■ Tarefa proposta 1: Retorne cada linha dos registros abaixo que contenha a palavra "Wrap".

■ Trecho do documento:
"""
Gostaria de discutir aqui a realidade da educação dos jovens a partir de pesquisa que fiz em escolas de ensino médio em bairros da periferia de São Paulo para o meu doutorado, que pode ser acessada aqui.

Sempre se aborda os problemas da escola atual a partir da chamada “violência escolar”, entendida principalmente como a violência dos jovens e/ou do entorno da escola, mas pouco se fala sobre as violências exercidas pela instituição escolar, que estigmatiza os alunos e, muitas vezes, os condena ao fracasso escolar. O fato é que para se pensar a escola atualmente é preciso refletir profundamente sobre quem são as crianças e os jovens que a frequentam. Da mesma forma como não se pode também prescindir de abordar a instituição escolar para se discutir as crianças e os jovens na contemporaneidade.
"""
Entradas retiradas de uma coleção:
"""
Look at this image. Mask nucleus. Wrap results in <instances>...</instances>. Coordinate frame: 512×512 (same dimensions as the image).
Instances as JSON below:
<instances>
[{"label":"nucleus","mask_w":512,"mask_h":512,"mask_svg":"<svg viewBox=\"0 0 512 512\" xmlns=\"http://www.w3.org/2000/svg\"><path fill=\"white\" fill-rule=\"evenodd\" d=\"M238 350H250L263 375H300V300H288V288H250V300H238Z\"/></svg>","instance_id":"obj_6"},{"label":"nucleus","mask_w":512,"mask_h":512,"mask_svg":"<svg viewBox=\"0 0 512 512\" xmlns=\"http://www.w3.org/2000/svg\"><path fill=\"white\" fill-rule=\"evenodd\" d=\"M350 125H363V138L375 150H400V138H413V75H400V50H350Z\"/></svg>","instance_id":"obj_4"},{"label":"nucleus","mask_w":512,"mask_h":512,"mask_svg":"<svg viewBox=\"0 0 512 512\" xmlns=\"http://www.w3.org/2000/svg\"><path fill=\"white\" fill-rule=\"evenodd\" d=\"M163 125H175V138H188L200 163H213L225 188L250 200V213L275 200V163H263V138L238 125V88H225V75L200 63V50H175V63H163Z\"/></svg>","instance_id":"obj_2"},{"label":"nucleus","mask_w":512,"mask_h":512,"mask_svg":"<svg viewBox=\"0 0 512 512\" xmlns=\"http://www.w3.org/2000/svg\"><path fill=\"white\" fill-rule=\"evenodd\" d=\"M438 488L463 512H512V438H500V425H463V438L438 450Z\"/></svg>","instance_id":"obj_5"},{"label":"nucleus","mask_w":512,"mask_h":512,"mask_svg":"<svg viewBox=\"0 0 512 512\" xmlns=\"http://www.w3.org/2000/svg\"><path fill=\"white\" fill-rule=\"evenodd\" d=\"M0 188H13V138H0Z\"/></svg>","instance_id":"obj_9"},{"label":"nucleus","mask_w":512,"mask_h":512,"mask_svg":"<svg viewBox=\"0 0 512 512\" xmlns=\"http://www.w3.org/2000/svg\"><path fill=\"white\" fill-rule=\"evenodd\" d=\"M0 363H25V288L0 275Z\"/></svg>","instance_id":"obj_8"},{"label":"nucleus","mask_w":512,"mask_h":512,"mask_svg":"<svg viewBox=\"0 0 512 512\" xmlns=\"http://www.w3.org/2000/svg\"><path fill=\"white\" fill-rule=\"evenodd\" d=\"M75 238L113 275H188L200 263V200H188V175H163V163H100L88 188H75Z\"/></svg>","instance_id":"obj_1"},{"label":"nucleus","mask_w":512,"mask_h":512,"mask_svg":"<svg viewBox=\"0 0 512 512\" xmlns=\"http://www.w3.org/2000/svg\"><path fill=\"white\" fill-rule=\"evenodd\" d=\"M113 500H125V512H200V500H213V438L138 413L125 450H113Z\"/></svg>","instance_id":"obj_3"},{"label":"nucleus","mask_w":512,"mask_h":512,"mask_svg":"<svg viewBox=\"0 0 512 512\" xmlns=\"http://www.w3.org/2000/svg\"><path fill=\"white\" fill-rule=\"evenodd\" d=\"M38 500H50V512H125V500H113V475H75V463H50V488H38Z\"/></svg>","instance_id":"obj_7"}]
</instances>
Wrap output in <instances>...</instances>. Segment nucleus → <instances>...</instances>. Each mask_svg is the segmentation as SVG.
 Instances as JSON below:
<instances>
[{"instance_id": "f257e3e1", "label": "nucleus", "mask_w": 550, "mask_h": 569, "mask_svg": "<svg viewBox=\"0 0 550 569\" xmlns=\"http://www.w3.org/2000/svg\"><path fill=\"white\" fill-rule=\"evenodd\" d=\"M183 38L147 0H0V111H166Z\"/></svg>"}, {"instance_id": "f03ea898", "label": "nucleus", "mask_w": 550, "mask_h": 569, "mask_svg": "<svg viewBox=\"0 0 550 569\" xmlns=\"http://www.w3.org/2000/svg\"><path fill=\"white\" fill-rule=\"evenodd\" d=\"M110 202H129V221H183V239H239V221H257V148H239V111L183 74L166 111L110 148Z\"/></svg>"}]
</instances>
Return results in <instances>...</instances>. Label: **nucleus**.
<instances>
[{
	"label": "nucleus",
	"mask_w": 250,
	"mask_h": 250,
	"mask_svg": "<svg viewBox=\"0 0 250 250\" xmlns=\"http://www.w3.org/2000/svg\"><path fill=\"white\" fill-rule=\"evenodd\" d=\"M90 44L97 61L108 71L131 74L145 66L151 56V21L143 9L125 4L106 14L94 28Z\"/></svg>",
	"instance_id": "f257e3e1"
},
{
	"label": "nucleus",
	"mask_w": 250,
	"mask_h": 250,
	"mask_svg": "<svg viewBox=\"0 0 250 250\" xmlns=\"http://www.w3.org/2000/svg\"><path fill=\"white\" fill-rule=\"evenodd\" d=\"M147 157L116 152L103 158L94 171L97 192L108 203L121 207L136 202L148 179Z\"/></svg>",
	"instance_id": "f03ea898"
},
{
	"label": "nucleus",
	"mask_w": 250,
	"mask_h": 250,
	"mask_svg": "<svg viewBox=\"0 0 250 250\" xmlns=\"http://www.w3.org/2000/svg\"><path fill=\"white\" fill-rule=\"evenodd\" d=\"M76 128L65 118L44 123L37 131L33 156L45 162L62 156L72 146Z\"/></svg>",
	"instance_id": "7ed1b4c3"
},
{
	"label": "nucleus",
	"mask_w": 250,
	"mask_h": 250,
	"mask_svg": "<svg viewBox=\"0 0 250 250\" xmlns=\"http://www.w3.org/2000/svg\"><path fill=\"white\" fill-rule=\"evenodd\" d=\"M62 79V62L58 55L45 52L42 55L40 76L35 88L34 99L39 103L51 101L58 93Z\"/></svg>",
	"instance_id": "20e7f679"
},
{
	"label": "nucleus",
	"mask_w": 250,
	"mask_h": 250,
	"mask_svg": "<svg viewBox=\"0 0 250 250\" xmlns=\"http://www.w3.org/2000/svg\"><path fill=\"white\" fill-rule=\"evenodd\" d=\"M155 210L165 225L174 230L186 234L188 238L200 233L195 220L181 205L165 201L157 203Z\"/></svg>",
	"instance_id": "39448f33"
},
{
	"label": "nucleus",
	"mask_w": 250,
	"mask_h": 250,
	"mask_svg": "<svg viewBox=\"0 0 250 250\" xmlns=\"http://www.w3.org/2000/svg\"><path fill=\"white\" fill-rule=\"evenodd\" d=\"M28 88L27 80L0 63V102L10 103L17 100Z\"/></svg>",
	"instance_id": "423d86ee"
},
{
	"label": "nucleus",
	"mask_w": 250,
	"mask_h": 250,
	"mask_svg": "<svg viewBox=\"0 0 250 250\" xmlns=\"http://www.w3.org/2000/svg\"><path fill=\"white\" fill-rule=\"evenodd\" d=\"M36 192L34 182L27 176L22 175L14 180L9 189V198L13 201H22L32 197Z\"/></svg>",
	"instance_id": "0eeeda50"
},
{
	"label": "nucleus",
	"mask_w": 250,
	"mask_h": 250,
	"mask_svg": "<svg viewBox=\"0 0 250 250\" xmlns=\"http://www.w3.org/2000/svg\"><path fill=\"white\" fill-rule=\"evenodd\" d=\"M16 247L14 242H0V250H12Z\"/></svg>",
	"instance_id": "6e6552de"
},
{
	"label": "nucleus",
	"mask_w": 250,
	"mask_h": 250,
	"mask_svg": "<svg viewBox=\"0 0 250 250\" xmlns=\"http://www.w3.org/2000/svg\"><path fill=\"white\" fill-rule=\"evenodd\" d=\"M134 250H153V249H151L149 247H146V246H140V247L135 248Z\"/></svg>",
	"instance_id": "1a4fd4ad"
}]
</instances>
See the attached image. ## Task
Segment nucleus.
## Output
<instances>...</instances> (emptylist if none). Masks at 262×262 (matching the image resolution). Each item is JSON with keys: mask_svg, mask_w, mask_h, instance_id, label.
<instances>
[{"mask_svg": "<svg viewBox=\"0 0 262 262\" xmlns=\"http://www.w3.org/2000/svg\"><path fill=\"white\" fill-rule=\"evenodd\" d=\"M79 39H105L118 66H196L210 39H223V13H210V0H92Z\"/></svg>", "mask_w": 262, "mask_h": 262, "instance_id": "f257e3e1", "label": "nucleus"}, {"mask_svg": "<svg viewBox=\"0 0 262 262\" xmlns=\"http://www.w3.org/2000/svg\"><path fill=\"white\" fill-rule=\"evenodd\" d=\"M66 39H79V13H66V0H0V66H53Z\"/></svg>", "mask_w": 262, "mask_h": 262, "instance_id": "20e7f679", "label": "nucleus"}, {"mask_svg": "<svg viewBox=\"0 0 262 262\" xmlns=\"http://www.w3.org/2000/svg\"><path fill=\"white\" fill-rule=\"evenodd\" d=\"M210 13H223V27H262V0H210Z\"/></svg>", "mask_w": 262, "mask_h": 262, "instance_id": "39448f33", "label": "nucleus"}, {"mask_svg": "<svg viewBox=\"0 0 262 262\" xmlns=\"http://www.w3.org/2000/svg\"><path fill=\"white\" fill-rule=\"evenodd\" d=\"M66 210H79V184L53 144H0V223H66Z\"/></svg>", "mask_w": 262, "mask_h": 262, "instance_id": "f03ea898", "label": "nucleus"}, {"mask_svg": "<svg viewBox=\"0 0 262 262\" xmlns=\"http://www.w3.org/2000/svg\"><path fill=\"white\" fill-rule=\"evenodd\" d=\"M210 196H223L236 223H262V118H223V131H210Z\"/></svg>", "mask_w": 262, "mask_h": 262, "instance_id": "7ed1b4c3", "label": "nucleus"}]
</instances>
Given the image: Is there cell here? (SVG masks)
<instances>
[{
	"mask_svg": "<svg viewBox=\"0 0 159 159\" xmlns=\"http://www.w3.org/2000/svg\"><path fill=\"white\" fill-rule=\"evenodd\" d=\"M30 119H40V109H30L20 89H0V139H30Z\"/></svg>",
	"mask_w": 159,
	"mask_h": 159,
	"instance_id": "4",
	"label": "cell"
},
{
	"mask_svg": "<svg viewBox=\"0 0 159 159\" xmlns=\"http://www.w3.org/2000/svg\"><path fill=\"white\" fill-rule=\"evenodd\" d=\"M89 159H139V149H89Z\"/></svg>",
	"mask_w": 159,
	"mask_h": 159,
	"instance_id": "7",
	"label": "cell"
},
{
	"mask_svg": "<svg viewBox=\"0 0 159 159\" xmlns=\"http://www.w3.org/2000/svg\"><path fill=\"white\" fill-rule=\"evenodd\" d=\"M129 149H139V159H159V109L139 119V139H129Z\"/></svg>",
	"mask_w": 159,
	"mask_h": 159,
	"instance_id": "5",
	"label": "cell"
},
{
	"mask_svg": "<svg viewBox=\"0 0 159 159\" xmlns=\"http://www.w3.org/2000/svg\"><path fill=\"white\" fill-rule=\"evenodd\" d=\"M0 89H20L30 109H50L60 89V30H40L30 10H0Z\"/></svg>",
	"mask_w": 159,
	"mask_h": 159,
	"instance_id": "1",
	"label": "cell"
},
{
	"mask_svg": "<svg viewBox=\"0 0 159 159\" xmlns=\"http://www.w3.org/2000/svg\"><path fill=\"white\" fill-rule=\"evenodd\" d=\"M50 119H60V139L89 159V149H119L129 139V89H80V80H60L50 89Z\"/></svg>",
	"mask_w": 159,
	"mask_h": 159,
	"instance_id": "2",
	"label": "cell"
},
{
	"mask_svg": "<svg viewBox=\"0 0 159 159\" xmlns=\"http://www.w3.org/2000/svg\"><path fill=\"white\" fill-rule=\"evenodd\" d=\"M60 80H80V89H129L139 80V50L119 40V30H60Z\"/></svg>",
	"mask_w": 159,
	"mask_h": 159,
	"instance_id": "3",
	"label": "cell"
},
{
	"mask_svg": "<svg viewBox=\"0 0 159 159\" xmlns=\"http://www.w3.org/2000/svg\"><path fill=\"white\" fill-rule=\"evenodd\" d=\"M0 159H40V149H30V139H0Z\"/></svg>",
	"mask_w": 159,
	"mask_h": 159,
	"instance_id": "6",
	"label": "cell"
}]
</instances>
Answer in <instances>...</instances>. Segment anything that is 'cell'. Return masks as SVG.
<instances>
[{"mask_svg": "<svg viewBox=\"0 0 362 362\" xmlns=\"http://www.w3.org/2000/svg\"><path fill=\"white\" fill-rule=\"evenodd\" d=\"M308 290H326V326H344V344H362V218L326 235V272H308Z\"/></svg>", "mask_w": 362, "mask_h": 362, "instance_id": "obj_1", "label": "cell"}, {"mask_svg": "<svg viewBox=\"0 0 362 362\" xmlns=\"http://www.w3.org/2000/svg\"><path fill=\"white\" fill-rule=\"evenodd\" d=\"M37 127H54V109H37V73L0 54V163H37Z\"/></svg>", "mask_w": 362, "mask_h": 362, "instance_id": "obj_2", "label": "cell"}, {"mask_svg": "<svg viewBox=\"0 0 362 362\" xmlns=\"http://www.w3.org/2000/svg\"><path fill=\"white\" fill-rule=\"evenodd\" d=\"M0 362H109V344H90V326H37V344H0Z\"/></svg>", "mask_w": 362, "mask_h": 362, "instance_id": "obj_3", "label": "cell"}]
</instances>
"""
■ Tarefa proposta 2: Imprima integralmente, sem qualquer alteração, o texto acima sobre a educação dos jovens.

■ Resultado da tarefa 1:
Look at this image. Mask nucleus. Wrap results in <instances>...</instances>. Coordinate frame: 512×512 (same dimensions as the image).
Wrap output in <instances>...</instances>. Segment nucleus → <instances>...</instances>. Each mask_svg is the segmentation as SVG.

■ Resultado da tarefa 2:
Gostaria de discutir aqui a realidade da educação dos jovens a partir de pesquisa que fiz em escolas de ensino médio em bairros da periferia de São Paulo para o meu doutorado, que pode ser acessada aqui.

Sempre se aborda os problemas da escola atual a partir da chamada “violência escolar”, entendida principalmente como a violência dos jovens e/ou do entorno da escola, mas pouco se fala sobre as violências exercidas pela instituição escolar, que estigmatiza os alunos e, muitas vezes, os condena ao fracasso escolar. O fato é que para se pensar a escola atualmente é preciso refletir profundamente sobre quem são as crianças e os jovens que a frequentam. Da mesma forma como não se pode também prescindir de abordar a instituição escolar para se discutir as crianças e os jovens na contemporaneidade.